── LISTING ──
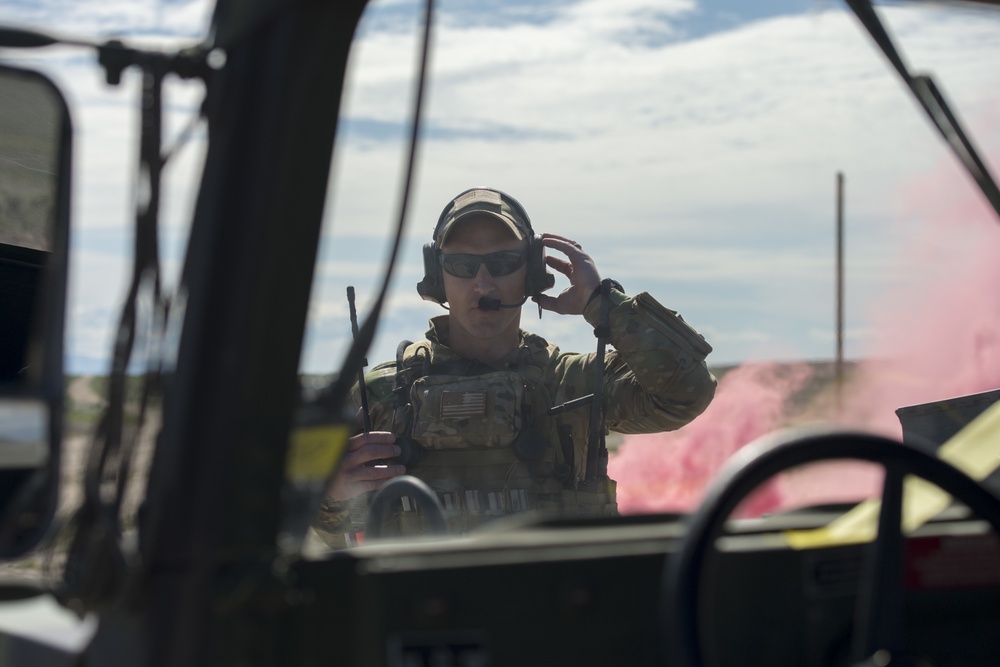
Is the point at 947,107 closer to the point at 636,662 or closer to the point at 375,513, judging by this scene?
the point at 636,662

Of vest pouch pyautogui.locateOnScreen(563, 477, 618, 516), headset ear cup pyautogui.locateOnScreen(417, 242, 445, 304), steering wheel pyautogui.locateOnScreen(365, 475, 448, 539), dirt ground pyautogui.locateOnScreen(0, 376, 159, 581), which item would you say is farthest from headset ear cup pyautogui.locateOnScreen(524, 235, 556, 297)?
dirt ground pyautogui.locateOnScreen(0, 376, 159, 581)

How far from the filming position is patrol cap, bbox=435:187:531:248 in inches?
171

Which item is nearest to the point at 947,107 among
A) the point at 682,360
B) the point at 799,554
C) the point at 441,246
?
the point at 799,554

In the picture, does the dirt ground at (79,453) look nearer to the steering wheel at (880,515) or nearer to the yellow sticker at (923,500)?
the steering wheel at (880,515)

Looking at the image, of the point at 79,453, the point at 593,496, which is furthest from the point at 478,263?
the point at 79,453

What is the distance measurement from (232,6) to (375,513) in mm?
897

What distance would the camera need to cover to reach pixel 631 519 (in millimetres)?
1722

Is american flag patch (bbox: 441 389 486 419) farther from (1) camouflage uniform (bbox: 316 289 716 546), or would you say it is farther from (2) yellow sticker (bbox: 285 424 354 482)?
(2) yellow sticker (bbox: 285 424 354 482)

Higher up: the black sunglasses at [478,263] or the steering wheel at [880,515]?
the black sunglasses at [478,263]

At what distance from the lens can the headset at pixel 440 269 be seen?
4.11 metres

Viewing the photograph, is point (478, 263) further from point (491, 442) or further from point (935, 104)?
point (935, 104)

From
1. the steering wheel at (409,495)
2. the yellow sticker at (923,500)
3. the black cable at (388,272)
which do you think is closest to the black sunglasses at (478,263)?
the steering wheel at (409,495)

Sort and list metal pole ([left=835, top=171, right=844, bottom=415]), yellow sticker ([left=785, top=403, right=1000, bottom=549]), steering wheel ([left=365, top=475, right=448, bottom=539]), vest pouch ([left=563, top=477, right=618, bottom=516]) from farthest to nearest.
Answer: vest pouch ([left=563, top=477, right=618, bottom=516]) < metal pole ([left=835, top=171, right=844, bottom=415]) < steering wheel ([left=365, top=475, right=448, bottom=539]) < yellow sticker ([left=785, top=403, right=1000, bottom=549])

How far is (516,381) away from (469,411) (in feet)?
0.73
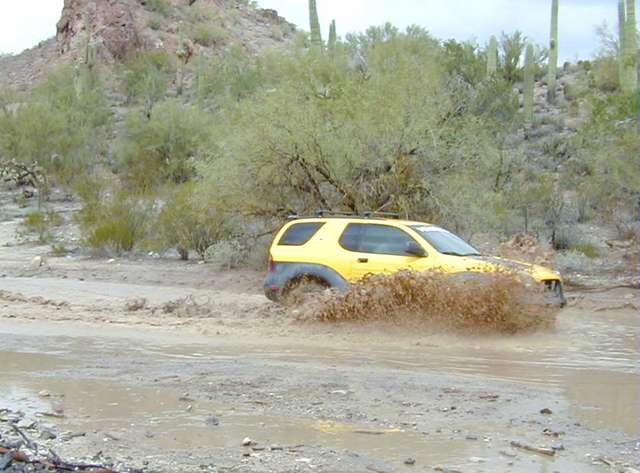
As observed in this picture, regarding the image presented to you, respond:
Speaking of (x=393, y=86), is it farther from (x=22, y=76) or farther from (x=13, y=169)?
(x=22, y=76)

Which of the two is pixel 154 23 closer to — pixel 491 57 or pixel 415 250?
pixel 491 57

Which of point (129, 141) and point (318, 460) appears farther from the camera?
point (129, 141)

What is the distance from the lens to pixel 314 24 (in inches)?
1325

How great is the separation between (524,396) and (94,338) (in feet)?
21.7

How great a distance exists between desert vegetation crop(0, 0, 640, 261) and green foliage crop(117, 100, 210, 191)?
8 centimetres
───
_WHAT YOU ARE ASKED TO DO_
Can you arrange every line of the data above as a JSON list of strings, one string per line, with blank lines skipped and the pictures left out?

_COMPLETE OUTPUT_
[
  "Is the point at 947,107 closer to the point at 636,662 or closer to the point at 375,513, judging by this scene?",
  "the point at 636,662",
  "Of vest pouch pyautogui.locateOnScreen(563, 477, 618, 516), headset ear cup pyautogui.locateOnScreen(417, 242, 445, 304), steering wheel pyautogui.locateOnScreen(365, 475, 448, 539), dirt ground pyautogui.locateOnScreen(0, 376, 159, 581), which item would you say is farthest from headset ear cup pyautogui.locateOnScreen(524, 235, 556, 297)?",
  "dirt ground pyautogui.locateOnScreen(0, 376, 159, 581)",
  "How far from the filming position is patrol cap, bbox=435:187:531:248 in inches?",
  "171",
  "Which item is nearest to the point at 947,107 among",
  "A) the point at 682,360",
  "B) the point at 799,554",
  "C) the point at 441,246",
  "?",
  "the point at 799,554",
  "In the picture, does the dirt ground at (79,453) look nearer to the steering wheel at (880,515) or nearer to the yellow sticker at (923,500)?",
  "the steering wheel at (880,515)",
  "Looking at the image, of the point at 79,453, the point at 593,496, which is furthest from the point at 478,263?",
  "the point at 79,453",
  "What is the distance measurement from (232,6) to (375,513) in mm?",
  "897",
  "What distance would the camera need to cover to reach pixel 631 519 (in millimetres)?",
  "1722",
  "Is american flag patch (bbox: 441 389 486 419) farther from (1) camouflage uniform (bbox: 316 289 716 546), or would you say it is farther from (2) yellow sticker (bbox: 285 424 354 482)?",
  "(2) yellow sticker (bbox: 285 424 354 482)",
  "Higher up: the black sunglasses at [478,263] or the steering wheel at [880,515]?",
  "the black sunglasses at [478,263]",
  "At what distance from the lens can the headset at pixel 440 269 be seen?",
  "4.11 metres",
  "Viewing the photograph, is point (478, 263) further from point (491, 442) or further from point (935, 104)?",
  "point (935, 104)",
  "From",
  "1. the steering wheel at (409,495)",
  "2. the yellow sticker at (923,500)",
  "3. the black cable at (388,272)",
  "which do you think is closest to the black sunglasses at (478,263)?",
  "the steering wheel at (409,495)",
  "Sort and list metal pole ([left=835, top=171, right=844, bottom=415]), yellow sticker ([left=785, top=403, right=1000, bottom=549]), steering wheel ([left=365, top=475, right=448, bottom=539]), vest pouch ([left=563, top=477, right=618, bottom=516]) from farthest to nearest.",
  "Answer: vest pouch ([left=563, top=477, right=618, bottom=516]) < metal pole ([left=835, top=171, right=844, bottom=415]) < steering wheel ([left=365, top=475, right=448, bottom=539]) < yellow sticker ([left=785, top=403, right=1000, bottom=549])",
  "How far is (516,381) away from (469,411) (in feet)?",
  "0.73",
  "As observed in this picture, regarding the image presented to you, respond:",
  "Speaking of (x=393, y=86), is it farther from (x=22, y=76) or farther from (x=13, y=169)?",
  "(x=22, y=76)",
  "Which of the two is pixel 154 23 closer to — pixel 491 57 or pixel 415 250?",
  "pixel 491 57",
  "Which of point (129, 141) and point (318, 460) appears farther from the camera?",
  "point (129, 141)",
  "What is the distance from the lens to pixel 314 24 (in inches)?",
  "1325",
  "How great is the separation between (524,396) and (94,338) (in feet)?",
  "21.7",
  "How great a distance exists between desert vegetation crop(0, 0, 640, 261) and green foliage crop(117, 100, 210, 191)?",
  "8 centimetres"
]